A review into the operations of CPA Australia, conducted by a panel chaired by former auditor-general Ian McPhee, has released its preliminary report. The review was announced in mid-June, when the association was led by former chief executive Alex Malley and in the midst of a series of director resignations.
The review found that CPA Australia had genuine intent to provide a licensing service that was in the best interest of members, given the looming expiration of the accountants’ exemption, which allowed accountants to provide SMSF advice without an AFSL until July 2016.
However, the review's findings that the uptake of CPA Advice has fallen short of business case forecasts is at odds with public messaging from CPA Australia, both during and after the reign of Mr Malley.
At a Senate hearing last week, both President Jim Dickson and director Graeme Wade, repeatedly rejected suggestions that the licensing arm is a failure.
In early June, Mr Malley told sister publication Accountants Daily the early stages of take-up are in line with expectations, and that he had accepted from the outset growing the advice arm would be a “long game.”
“The current financial performance of CPA Advice has been poor relative to the business case in regard to revenue, and substantial changes are likely needed to make CPA Advice viable in the medium to long term,” said the review.
Adding to the difficulty of getting members to convert to CPA Australia Advice, the review found the association did not take steps to evaluate elements of CPA Advice’s performance early enough.
“CPA Advice attempted to address some member concerns around cost in May 2017, when it reduced fees for its licensing options.

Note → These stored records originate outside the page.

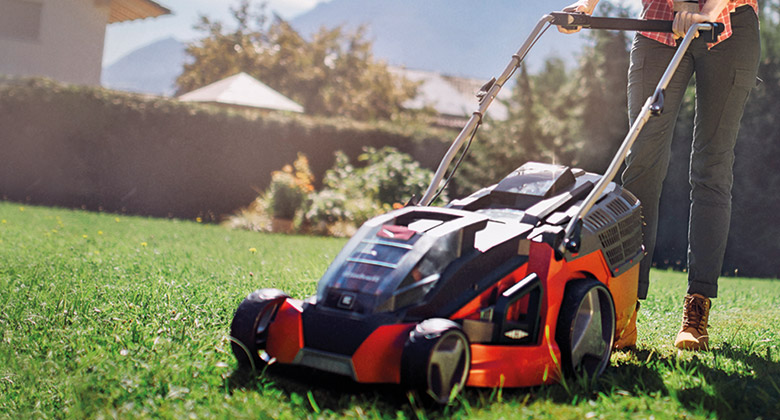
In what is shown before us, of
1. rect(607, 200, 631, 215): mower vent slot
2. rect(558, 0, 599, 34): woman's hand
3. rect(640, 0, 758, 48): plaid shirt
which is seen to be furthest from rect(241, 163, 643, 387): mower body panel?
rect(640, 0, 758, 48): plaid shirt

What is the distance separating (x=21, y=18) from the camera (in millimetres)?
18141

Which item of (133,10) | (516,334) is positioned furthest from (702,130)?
(133,10)

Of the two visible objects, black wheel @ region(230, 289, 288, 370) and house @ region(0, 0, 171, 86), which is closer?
black wheel @ region(230, 289, 288, 370)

However, from the documents and information the Review Panel has been provided, little action was taken outside of this to assess and address the drivers of CPA Advice’s underperformance,” the report said.
“More recently, and in response to the trend of low take up, costs have been reduced, primarily through a reduction in salaries with cuts to staffing.”
The review notes that, through cost reductions, CPA Advice has been able to reduce losses to less than those projected in the business case.
“In the financial year ending 31 December 2016, CPA Advice had a loss of $5.7 million for the year and a combined trading loss of $7.4 million since inception.This compares favourably to business case projections,” the review said.
The review also notes that CPA Australia was potentially too late to market with its advice offering, becoming available in April 2016, four months before the accountants’ exemption expired.
Further, and as suggested previously by Accountants Daily, the review found that CPA Australia’s business case for its licensing arm identified a number of key risks, including those related to professional indemnity insurance and lack of member engagement.